In this work, we present a novel way of visualizing anatomical variations in complex branching structures for educational purposes: VarVis. VarVis consists of several linked views that reveal global and local similarities and differences in the variations. We propose a novel graph representation to provide an overview of the topological changes. Our solution involves a topological similarity measure, which allows the user to select variations at a global level based on their degree of similarity. After a selection is made, local topological differences can be interactively explored using illustrations and topology graphs. We also incorporate additional information regarding the probability of the various cases. Our solution has several advantages over traditional approaches, which we demonstrate in an evaluation.
So last, well, let’s go with week, I hinted at a notification for a submitted EuroGraphics Education paper. I got said notification last week already, but was too busy with the EuroVis (EuroEverything!) Short Paper deadline to post about it.
As there is some sort of spoiler already in the title, it is probably not so surprising anymore, but there is an unexpected twist ;)… Our EuroGraphics 2016 Education paper on ‘The Online Anatomical Human: Web-based Anatomy Education’ was accepted, as a, drumroll please, short paper! Since I’m in my shortening-8-page-papers-to-half-their-size-mode (see also above: EuroVis Short Paper) anyway, good timing I guess 🙂
Our full paper on Illustrative Multi-volume Rendering for PET/CT Scans was accepted for presentation at the always awesome VCBM workshop.

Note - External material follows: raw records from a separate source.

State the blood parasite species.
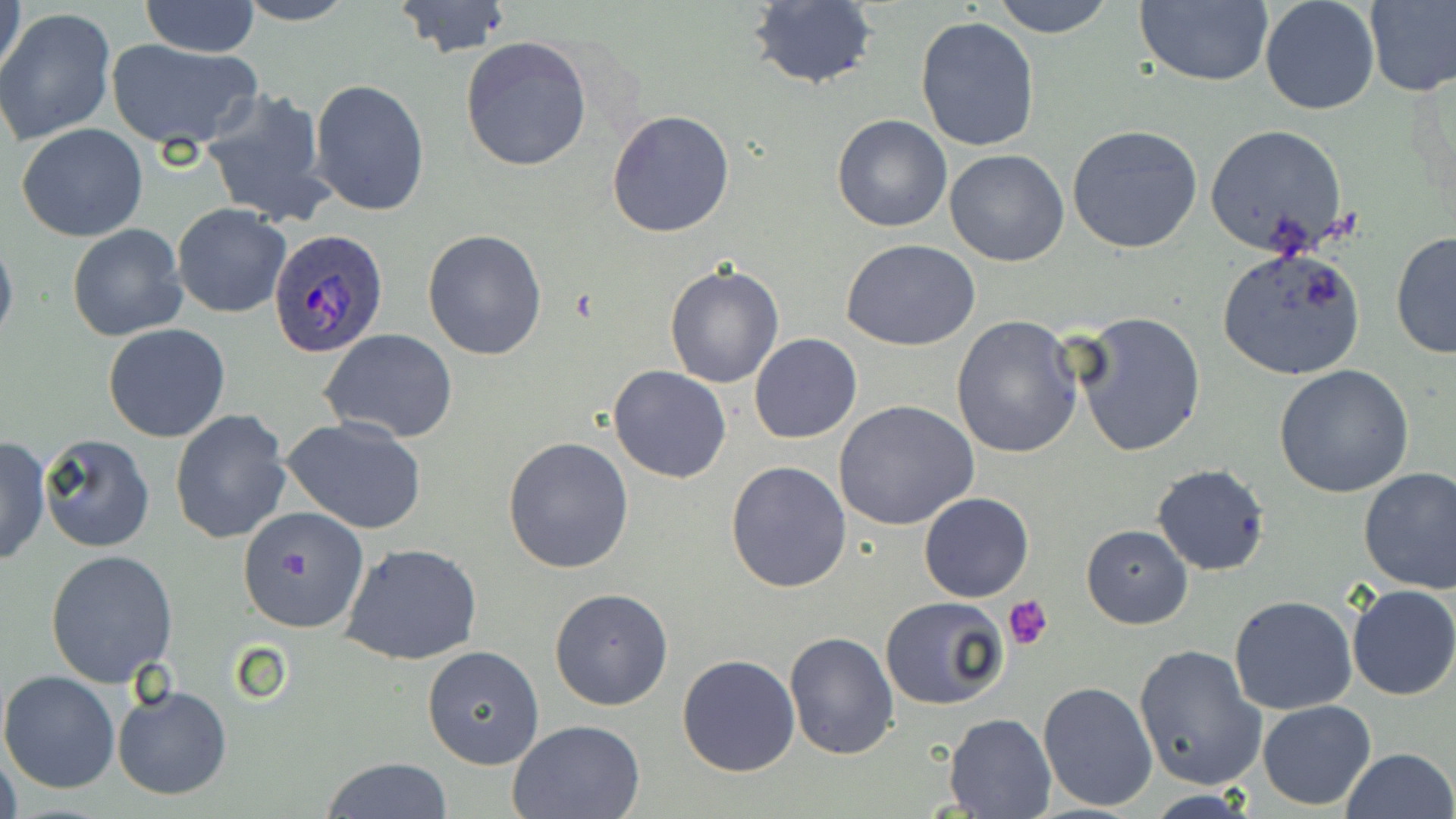
Plasmodium ovale.

Approximate bounding boxes as (x1,y1)-(x2,y2) corner pairs in pixels. Uninfected red blood cell locations: (1,0)-(27,83), (138,0)-(262,57), (990,0)-(1117,39), (1135,0)-(1275,88), (1259,0)-(1379,116), (234,1)-(355,25), (390,1)-(514,59), (745,1)-(880,90), (1365,1)-(1456,97), (2,8)-(116,145), (915,17)-(1040,154), (461,35)-(592,173), (105,37)-(261,150), (310,79)-(431,218), (201,88)-(334,226), (607,110)-(735,238), (832,113)-(952,234), (16,123)-(148,242), (1067,123)-(1204,252), (1205,123)-(1351,259), (943,149)-(1070,267), (171,204)-(291,318), (67,223)-(187,342), (422,229)-(547,360), (0,230)-(18,351), (1390,230)-(1455,360), (840,239)-(981,351), (1216,246)-(1367,380), (663,263)-(784,390), (1072,309)-(1206,457), (949,315)-(1085,458), (103,324)-(231,443), (320,328)-(459,444), (749,334)-(861,443), (1275,365)-(1414,500), (607,366)-(731,483), (834,400)-(979,532), (169,409)-(292,545), (280,416)-(429,534), (38,433)-(157,552), (503,436)-(635,574), (0,437)-(51,566), (725,460)-(852,593), (1152,464)-(1271,576), (1358,467)-(1456,594), (919,491)-(1033,602), (236,505)-(369,633), (1082,526)-(1193,629), (339,541)-(483,666), (46,550)-(179,687), (1347,583)-(1456,701), (550,589)-(674,710), (880,595)-(1011,711), (1229,595)-(1359,715), (785,630)-(899,760), (1133,642)-(1267,792), (422,645)-(544,769), (677,654)-(800,776), (0,671)-(121,793), (1038,681)-(1157,811), (113,684)-(233,801), (1258,699)-(1376,809), (944,712)-(1054,817), (507,719)-(646,818), (0,747)-(22,819), (1341,747)-(1455,819), (320,758)-(454,817). Plasmodium ovale-infected red blood cell locations: (267,228)-(390,360). Platelet locations: (1004,594)-(1054,652). Single field of view. Captured at 1000x magnification. May-Grünwald-Giemsa stain. Image is 1456×819 pixels. Optical microscopy. Thin blood film.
Identify the parasite.
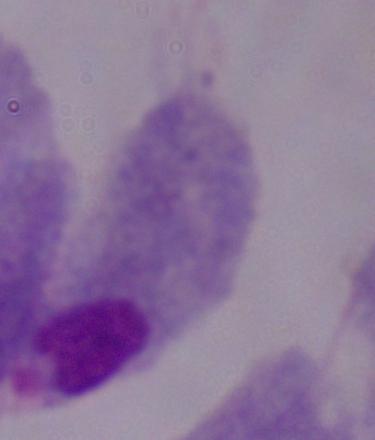

This is a trichomonad.

1000x magnification. Photomicrograph.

I will be presenting it in Chester (UK) in September. For now, a teaser image of our technique:
I love the smell of new publications in the morning! This particular morning I woke up to a nice little e-mail from Google Scholar entitled ‘Review updates to your Google Scholar profile’. It featured a brand new publication for me to approve and to add to my Google Scholar profile:
Toward a highly-detailed 3D pelvic model: Approaching an ultra-specific level for surgical simulation and anatomical education. A.C. Kraima, N.N. Smit, D. Jansma, C. Wallner, R.L.A.W. Bleys, C.J.H. v.d. Velde, C.P. Botha, M.C. Deruiter, Clinical Anatomy, December 2012
As is traditional in this time of year, I thought it would be nice to summarize some of the highlights in my professional life of 2012. The year started well enough, I was working on my master thesis (The Unified Anatomical Human) and finally graduated in March obtaining my degree in Computer Science – Media and Knowledge Engineering.